Tek başına ne tadın ne kokunun anlamı var

Güncelleme Tarihi:

Tek başına ne tadın ne kokunun anlamı var
Oluşturulma Tarihi: Mart 17, 2000 00:00

Haberin Devamı

Tad ve koku sihirbazı David Schaeppi, kaç tad, kaç koku olduğunu, nasıl tad aldığımızı anlattı.

Tad ve kokunun yarattığı hoş ve kalıcı bileşkeye lezzet deniyor. Ve yiyecek ve içeceklerin tüketici tarafından tercih edilmesinde tad ve kokunun önemi anlaşılınca, gıda firmaları da kendi aromalarını yapmak için kolları sıvadı. Firmaların öncülüğünü Givaudan Roure adlı 100 yıllık İsviçre şirketi yapıyor. 16 ülkede aroma üretip 130 ülkeye satış yapan firmanın tad uzmanı David Schaeppi. Tad ve koku sihirbazı Schaeppi, Duyu Bilimi ve Değerlendirme konusunda bir seminer vermek için İstanbul'a geldi. Tat ve koku alma fizyolojisi, tadları ayırt etme, aroma tadımı gibi konularda konuşma yaptı. Seminere yiyecek ve içecek sektörünün 36 büyük firma katıldı. Duyu Bilimcisi David Schaeppi ile tad ve koku üzerine konuştuk...

━━━━━━━━━━━━━━━━━━━━

→ **Verilen görevler**
1. Tat ve koku yazısını iki cümleyle özetleyin.
2. Tat ve koku yazısının devamını yazın.
Aşağıdaki kayıtların tat ve koku yazısıyla hiçbir ilgisi yoktur.

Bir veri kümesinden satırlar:
━━━━━━━━━━━━━━━━━━━━

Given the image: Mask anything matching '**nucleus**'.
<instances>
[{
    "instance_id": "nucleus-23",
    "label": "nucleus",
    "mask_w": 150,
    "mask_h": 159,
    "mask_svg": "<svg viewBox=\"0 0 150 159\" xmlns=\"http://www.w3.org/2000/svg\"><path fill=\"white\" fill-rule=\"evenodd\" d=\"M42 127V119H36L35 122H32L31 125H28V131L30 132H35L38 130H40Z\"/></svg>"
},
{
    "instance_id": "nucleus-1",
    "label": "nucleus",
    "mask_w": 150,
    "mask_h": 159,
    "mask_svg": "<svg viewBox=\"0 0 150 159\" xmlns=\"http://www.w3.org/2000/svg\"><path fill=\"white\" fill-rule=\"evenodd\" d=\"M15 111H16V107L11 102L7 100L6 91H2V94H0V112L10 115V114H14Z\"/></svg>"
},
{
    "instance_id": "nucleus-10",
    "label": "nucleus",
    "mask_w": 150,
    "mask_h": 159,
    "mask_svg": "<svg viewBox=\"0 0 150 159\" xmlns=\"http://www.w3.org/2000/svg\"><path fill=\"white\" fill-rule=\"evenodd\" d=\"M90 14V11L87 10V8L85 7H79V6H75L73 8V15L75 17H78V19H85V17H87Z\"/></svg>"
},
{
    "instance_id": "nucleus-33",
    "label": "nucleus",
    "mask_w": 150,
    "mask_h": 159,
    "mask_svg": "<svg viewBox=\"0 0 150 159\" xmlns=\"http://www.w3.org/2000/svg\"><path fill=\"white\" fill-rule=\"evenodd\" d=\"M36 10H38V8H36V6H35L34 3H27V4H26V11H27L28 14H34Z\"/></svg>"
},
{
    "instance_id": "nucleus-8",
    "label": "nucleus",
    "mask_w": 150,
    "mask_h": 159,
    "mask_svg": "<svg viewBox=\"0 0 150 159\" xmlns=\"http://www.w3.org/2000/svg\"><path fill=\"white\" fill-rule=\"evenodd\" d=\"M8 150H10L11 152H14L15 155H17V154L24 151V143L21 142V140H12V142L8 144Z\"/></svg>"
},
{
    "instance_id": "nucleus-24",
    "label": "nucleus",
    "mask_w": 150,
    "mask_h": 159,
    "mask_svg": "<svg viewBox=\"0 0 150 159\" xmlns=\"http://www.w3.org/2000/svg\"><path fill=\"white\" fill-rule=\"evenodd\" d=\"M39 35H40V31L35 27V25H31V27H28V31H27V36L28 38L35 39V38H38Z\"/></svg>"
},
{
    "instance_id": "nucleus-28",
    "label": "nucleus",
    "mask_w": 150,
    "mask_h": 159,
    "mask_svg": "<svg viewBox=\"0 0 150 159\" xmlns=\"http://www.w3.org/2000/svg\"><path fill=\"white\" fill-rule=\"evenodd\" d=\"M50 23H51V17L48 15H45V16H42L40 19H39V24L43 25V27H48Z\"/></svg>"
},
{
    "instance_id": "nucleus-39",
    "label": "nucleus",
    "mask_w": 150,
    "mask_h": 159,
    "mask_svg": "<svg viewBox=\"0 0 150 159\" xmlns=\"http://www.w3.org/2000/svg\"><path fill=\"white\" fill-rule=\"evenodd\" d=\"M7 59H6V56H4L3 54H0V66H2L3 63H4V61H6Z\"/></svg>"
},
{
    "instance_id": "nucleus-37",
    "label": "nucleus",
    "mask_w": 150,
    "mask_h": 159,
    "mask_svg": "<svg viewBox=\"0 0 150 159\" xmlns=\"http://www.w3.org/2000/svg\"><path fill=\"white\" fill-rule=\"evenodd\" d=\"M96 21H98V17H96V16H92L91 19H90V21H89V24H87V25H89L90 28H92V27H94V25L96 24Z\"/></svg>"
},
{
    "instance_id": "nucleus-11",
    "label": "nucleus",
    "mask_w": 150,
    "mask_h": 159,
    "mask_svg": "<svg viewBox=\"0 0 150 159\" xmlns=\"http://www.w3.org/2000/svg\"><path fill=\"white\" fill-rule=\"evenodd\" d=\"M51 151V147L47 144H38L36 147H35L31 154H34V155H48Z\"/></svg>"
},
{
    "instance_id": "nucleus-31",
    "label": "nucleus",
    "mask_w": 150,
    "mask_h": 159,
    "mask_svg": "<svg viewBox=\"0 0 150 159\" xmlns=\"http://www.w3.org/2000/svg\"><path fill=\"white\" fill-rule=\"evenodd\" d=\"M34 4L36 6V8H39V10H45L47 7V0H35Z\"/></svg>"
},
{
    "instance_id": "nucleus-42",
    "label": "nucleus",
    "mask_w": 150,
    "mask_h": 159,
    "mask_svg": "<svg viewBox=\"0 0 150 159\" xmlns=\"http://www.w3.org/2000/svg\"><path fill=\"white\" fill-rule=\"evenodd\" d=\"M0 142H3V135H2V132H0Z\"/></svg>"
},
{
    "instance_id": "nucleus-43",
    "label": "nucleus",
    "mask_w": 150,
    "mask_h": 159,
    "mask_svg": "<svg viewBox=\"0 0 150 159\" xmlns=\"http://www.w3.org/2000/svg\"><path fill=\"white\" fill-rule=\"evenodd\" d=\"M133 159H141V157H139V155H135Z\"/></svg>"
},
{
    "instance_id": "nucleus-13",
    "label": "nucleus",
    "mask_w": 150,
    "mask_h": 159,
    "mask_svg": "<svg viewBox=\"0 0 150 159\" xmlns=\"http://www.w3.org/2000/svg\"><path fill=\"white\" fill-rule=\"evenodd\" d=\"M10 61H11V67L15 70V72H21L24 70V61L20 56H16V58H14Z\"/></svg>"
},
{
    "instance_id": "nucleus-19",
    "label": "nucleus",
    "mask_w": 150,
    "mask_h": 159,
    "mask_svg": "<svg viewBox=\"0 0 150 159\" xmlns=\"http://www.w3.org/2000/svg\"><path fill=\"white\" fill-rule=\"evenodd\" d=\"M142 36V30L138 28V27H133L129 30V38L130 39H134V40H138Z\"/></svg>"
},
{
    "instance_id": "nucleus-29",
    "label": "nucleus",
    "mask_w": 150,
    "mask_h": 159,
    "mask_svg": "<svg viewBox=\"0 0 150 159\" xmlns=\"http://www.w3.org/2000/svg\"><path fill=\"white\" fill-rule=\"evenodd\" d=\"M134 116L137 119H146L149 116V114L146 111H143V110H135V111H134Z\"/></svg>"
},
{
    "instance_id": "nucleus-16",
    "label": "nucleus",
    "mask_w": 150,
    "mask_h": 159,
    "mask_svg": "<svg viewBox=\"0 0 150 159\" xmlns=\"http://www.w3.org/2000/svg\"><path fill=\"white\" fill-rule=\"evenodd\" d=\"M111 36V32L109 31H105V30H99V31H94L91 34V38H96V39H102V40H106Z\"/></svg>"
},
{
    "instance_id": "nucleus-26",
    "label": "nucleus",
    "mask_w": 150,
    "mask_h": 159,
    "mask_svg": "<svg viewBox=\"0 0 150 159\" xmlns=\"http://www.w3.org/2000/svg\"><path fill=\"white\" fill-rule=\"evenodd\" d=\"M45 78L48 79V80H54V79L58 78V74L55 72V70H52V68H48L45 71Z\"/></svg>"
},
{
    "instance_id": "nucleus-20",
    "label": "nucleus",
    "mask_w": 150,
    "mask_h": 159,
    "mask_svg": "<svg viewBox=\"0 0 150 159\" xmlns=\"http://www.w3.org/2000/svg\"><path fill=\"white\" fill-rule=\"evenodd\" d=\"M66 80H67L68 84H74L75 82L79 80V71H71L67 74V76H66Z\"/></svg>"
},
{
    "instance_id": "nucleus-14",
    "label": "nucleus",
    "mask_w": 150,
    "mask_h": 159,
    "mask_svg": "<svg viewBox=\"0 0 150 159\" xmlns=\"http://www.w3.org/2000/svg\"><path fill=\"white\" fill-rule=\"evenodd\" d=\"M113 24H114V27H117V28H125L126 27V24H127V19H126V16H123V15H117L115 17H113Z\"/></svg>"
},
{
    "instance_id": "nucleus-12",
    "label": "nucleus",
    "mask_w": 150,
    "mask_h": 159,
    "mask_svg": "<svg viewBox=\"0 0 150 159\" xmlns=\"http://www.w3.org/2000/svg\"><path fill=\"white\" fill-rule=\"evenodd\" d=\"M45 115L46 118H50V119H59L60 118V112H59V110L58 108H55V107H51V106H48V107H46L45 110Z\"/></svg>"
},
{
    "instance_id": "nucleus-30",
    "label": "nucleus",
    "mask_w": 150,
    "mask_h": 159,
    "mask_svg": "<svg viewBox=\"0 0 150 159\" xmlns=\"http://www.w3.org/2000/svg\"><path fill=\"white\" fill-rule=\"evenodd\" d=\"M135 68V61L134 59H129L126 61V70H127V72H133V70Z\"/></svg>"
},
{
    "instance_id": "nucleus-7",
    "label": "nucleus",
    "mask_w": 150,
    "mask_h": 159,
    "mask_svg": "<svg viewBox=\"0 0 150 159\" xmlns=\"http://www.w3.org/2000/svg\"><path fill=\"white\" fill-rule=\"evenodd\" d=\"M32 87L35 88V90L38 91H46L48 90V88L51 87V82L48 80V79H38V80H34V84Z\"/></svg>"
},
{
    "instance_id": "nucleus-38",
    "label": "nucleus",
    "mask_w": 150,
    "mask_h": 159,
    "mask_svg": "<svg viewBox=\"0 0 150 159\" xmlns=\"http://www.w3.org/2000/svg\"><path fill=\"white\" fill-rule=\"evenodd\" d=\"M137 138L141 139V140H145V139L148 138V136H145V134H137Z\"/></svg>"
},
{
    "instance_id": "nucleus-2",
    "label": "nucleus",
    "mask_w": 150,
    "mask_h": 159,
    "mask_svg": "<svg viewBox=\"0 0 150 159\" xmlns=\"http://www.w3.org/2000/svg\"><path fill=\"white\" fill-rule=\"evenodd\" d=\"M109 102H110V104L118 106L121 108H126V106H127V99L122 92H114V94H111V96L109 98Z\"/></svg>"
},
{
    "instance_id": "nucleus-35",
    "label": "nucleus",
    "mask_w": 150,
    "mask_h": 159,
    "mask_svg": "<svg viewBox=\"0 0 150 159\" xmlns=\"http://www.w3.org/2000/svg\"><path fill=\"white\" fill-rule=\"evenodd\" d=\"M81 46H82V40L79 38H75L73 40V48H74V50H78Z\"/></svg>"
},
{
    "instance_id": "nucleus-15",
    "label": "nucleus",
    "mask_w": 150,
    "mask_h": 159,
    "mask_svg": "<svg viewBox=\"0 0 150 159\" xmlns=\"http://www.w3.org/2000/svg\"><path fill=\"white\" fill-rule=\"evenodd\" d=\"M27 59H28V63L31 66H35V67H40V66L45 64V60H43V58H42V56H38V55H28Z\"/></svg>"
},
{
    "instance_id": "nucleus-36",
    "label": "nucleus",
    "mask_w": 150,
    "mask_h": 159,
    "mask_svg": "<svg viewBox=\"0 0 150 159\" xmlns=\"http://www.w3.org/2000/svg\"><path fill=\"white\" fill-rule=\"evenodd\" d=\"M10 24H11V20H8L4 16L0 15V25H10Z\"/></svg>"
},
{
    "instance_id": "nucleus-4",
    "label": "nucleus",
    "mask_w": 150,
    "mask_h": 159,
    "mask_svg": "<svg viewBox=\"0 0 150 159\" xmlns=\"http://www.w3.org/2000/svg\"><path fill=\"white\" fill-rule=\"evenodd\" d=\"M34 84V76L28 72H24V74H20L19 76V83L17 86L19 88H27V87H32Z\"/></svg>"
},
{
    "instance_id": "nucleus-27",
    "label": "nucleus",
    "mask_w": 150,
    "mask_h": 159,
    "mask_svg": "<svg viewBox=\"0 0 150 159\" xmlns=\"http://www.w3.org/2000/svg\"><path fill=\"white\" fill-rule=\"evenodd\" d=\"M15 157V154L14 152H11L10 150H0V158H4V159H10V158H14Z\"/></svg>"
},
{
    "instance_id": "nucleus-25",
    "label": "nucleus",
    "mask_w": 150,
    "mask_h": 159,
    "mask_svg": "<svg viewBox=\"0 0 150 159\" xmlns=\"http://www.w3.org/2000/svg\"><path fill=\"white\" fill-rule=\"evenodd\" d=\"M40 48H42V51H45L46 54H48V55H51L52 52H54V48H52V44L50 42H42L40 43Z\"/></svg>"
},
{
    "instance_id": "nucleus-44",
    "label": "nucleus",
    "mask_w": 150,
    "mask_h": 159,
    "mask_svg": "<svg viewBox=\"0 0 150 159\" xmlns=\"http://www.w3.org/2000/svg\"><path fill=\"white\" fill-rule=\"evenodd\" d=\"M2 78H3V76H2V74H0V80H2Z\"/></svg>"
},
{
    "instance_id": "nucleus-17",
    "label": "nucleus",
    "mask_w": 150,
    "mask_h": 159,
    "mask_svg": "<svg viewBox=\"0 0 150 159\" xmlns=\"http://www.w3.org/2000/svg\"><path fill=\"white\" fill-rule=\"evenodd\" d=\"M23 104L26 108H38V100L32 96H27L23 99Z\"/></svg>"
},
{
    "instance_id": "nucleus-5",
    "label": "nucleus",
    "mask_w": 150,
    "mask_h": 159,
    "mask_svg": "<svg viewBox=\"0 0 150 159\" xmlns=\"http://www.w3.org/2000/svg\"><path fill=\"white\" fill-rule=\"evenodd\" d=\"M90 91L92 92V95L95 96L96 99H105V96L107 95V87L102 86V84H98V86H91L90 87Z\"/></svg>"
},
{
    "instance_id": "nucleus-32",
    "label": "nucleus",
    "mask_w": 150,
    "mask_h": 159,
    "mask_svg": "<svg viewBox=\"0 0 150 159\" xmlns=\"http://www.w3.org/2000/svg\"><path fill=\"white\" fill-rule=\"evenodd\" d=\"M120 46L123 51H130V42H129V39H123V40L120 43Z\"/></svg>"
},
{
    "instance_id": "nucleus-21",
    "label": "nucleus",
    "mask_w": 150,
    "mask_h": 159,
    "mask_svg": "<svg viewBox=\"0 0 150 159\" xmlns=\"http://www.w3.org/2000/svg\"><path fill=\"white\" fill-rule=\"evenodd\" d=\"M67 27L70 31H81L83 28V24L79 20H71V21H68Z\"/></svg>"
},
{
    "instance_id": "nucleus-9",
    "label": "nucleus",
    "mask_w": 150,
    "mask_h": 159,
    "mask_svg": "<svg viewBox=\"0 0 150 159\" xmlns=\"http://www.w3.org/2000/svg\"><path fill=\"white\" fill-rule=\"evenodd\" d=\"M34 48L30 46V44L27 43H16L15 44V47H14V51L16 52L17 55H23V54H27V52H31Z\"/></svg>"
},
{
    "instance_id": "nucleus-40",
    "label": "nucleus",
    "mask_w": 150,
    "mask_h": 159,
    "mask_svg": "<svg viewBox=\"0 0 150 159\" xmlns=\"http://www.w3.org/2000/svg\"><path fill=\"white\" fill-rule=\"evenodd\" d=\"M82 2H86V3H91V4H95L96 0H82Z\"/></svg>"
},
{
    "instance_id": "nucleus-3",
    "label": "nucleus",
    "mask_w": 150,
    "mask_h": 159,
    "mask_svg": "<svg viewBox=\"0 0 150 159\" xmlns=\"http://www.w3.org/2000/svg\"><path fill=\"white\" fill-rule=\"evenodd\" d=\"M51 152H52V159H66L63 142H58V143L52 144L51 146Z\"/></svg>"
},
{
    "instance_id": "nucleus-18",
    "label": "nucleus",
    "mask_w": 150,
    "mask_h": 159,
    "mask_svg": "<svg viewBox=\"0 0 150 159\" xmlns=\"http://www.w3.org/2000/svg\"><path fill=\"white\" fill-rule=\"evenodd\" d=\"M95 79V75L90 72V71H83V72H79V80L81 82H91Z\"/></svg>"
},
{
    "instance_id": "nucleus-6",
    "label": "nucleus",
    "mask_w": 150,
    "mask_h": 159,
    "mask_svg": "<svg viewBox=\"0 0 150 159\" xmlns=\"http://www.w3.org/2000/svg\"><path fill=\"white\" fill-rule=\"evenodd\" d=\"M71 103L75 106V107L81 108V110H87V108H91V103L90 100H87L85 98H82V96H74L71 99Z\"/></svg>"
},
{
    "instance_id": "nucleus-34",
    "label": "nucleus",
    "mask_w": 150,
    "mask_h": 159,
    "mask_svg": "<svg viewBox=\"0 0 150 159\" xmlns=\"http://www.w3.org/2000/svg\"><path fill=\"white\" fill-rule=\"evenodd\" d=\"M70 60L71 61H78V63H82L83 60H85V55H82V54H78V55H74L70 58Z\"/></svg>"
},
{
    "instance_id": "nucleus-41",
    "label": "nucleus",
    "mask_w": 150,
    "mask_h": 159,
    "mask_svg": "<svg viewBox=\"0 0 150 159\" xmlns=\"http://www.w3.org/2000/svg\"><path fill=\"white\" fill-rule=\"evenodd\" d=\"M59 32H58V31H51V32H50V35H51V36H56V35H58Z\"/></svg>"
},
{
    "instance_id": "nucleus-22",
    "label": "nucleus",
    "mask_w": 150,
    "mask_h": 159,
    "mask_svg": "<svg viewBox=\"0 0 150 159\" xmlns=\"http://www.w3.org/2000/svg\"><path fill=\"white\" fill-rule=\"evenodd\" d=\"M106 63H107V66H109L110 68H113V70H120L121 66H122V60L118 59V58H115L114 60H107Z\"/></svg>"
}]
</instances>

━━━━━━━━━━━━━━━━━━━━

→ **Yanıtlar**
1. Tad ve kokunun birleşiminden doğan lezzetin tüketici tercihindeki önemi anlaşılınca gıda firmaları kendi aromalarını yapmaya yöneldi. Bu alanda öncülük eden ve 16 ülkede aroma üretip 130 ülkeye satan İsviçreli Givaudan Roure'un tad uzmanı David Schaeppi, İstanbul'da 36 büyük firmanın katıldığı Duyu Bilimi ve Değerlendirme seminerinde tat ve koku alma fizyolojisi, tatları ayırt etme ve aroma tadımı üzerine konuştu.

2.
Kaç tad, kaç koku var?

- Tatlı, ekşi, tuzlu, acı diye dört tür tad var. Damak tadına göre bu beşe de çıkabilir. Adına 'umami' dediğimiz tad. Domateste doğal olarak bulunan daha çok Japonlar'ın sevdiği bir tad bu. Bir de serin, sıcak, keskin, yanma gibi duyular hisseder insan. Tad ve koku birlikte lezzeti oluşturuyorlar. Tek başına ne tadın, ne de kokunun bir anlamı var. Kaç koku olduğuna gelince, bunun cevabı biraz zor. Doğadaki herşey, içinde kendine özgü aktif bir koku molekülü taşır. Doğada yaklaşık olarak beş binden fazla aktif molekül var ve her biri ayrı bir kokuya sahip. Bazı uzmanlar bu kokuları gruplamak istedi, ancak başaramadı. Afrika'da egzotik koku ve tadlar üzerine çalışıyoruz. Meyveye mango, ananas diyorsunuz ama değil. Bilmediğimiz öyle çok molekül çıktı ki. Bu sonsuz bir dünya. Bundan da anlıyoruz ki her gün yeni bir koku molekülü keşfediliyor.

Örnek verebilir misiniz?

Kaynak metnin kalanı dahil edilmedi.